Por consiguiente, si haber dado a luz y ser madre son dos cosas distintas, la ecuación indica que hay muchas personas que son madres sin haber parido. Por la causa que sea, el amor de madre se asume de manera diversa, según la historia de cada quien. Hay los padres-madres que con valentía, seriedad y entrega asumen el cuidado de sus retoños; los abuelos y abuelas que después de haber hecho lo suyo con los hijos, ahora están de nuevo en el oficio de la crianza; los tíos y tías que se echan al hombro el cuido de sus sobrinos; hay, por supuesto, las personas llenas de amor que adoptan; hay a quienes la vida les ofreció la oportunidad de ponerse en función de la vida de otro, de cuidarle, de protegerle, de brindarle compañía y bienestar, de auparle para crecer, de consolarle.
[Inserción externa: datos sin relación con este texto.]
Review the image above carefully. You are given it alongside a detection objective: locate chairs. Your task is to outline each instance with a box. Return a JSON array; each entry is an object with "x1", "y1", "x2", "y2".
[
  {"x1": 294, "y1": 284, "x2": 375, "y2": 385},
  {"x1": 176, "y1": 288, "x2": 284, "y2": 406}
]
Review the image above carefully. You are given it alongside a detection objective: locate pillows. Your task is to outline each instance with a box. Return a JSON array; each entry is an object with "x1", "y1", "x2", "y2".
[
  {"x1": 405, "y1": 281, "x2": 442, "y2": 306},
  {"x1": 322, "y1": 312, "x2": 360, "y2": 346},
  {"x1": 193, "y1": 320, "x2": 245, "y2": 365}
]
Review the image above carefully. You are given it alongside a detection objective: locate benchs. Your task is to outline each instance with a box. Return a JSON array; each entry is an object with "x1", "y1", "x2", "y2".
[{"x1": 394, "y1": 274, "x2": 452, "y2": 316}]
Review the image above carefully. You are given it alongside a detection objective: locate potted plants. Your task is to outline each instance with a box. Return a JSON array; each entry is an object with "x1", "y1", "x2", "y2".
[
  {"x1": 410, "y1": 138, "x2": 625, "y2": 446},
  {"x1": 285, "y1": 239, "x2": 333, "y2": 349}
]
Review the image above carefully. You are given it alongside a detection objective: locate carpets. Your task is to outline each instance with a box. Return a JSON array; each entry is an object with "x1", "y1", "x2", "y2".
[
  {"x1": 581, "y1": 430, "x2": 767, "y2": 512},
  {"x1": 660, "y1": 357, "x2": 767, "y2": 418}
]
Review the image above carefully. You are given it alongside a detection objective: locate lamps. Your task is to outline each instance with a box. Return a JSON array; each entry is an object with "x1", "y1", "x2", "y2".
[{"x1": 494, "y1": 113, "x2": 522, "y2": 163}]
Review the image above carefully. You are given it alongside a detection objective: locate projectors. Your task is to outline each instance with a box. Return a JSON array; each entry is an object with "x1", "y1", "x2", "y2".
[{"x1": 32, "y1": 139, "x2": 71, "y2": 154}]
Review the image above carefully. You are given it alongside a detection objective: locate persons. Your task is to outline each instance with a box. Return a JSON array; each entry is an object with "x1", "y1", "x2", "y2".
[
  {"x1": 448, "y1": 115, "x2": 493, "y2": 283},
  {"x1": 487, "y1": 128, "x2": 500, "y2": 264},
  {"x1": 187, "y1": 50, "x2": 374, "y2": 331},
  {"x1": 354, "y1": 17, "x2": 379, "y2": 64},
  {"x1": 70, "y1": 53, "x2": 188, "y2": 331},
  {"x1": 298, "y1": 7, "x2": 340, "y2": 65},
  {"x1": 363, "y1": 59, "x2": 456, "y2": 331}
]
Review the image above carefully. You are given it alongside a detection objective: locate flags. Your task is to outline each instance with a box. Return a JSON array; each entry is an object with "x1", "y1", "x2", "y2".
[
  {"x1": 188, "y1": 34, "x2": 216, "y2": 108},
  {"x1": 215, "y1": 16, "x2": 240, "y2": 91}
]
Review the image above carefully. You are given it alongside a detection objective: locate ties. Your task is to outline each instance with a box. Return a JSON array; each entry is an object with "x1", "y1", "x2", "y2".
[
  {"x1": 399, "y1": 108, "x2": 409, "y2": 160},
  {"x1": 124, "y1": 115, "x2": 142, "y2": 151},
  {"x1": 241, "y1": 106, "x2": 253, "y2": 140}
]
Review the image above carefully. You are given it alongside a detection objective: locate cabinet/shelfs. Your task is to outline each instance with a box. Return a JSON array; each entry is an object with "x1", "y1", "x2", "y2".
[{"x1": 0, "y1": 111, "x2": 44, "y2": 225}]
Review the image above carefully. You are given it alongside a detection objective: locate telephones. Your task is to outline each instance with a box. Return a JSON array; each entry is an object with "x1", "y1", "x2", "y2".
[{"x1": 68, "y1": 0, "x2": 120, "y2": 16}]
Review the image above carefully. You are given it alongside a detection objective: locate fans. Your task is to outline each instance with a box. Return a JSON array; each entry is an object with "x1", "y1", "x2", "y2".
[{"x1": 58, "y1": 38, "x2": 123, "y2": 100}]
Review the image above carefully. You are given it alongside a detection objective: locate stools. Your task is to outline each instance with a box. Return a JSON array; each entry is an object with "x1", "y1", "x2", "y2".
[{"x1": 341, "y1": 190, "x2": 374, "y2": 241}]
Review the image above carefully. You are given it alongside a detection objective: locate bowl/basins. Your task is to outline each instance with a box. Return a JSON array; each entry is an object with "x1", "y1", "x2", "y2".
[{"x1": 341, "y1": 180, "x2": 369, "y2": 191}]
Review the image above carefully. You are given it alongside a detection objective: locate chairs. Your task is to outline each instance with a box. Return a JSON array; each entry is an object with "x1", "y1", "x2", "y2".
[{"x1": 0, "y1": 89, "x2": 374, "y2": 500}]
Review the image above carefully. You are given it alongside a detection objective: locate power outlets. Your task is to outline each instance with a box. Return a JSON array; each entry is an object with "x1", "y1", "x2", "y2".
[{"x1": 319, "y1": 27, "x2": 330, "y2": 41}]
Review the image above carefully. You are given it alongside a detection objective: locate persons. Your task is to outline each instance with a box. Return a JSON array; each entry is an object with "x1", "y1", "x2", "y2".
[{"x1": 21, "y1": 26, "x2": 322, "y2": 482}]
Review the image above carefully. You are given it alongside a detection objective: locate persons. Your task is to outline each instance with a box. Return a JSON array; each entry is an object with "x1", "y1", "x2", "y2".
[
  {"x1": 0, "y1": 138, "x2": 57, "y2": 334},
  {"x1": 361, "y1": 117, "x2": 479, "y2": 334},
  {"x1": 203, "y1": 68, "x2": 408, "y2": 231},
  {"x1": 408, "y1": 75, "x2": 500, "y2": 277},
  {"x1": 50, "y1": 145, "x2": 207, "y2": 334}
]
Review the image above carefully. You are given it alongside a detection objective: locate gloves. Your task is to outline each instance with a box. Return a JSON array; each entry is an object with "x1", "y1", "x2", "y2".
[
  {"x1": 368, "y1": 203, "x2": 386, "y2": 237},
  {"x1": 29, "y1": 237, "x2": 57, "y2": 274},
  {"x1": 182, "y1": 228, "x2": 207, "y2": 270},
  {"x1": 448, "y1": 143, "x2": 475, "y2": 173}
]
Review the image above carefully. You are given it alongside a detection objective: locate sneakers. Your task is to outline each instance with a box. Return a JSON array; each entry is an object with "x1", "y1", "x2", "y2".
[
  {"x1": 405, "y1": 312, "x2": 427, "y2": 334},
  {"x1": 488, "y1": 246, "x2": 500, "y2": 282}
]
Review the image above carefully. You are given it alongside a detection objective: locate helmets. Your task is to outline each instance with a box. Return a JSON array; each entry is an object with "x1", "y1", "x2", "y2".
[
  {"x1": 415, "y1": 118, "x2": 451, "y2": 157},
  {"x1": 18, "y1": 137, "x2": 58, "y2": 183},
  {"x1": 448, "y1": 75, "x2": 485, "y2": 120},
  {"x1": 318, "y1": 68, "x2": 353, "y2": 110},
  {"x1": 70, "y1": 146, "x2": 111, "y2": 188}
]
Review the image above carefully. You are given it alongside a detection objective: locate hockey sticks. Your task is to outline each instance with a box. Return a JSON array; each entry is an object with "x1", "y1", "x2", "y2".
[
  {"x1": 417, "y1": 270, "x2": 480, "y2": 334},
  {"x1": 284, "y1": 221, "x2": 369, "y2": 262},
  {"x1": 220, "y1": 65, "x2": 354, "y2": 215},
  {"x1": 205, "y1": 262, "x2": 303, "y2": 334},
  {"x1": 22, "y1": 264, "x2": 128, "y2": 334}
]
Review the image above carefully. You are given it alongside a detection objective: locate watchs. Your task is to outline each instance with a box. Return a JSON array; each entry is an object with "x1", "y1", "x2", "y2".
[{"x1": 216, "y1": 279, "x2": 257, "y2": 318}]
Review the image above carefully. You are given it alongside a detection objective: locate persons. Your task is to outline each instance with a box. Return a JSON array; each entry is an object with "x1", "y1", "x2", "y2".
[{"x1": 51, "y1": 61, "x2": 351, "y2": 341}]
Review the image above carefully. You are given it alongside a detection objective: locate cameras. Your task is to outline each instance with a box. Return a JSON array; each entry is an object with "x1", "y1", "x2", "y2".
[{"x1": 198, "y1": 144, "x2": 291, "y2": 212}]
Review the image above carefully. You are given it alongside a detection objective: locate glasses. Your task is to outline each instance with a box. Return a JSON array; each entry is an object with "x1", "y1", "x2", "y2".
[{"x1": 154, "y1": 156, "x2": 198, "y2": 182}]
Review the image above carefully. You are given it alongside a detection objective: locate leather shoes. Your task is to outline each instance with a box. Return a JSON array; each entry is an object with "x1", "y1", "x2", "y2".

No importa, pues, si el amor de madre viene de mujer o de hombre, porque según todo parece indicar, los seres humanos urgimos del cuidado de otro ser humano para sobrevivir, de la alimentación que nos provea para crecer, de la temperatura de un abrazo para paliar los virus y los odios. Si no fuera porque existen el amor, la solidaridad y el sentido del deber del corazón, seríamos un fracaso como especie.
Quienes predican que la única forma válida del amor de madre es la de la mujer que ha estado, quiéralo o no, embarazada entre 7 y 9 meses y ha parido, quiéralo o no, un hijo, desconocen la fuerza del amor que posee el ser humano. No podemos pretender que la inconmensurable capacidad de amar que sentimos quienes somos madres, no pueda expandirse más allá del vientre que a todos nos ha alojado para proveer lazos que nos ayuden a poblar un mundo mejor.
¡Va la madre si no!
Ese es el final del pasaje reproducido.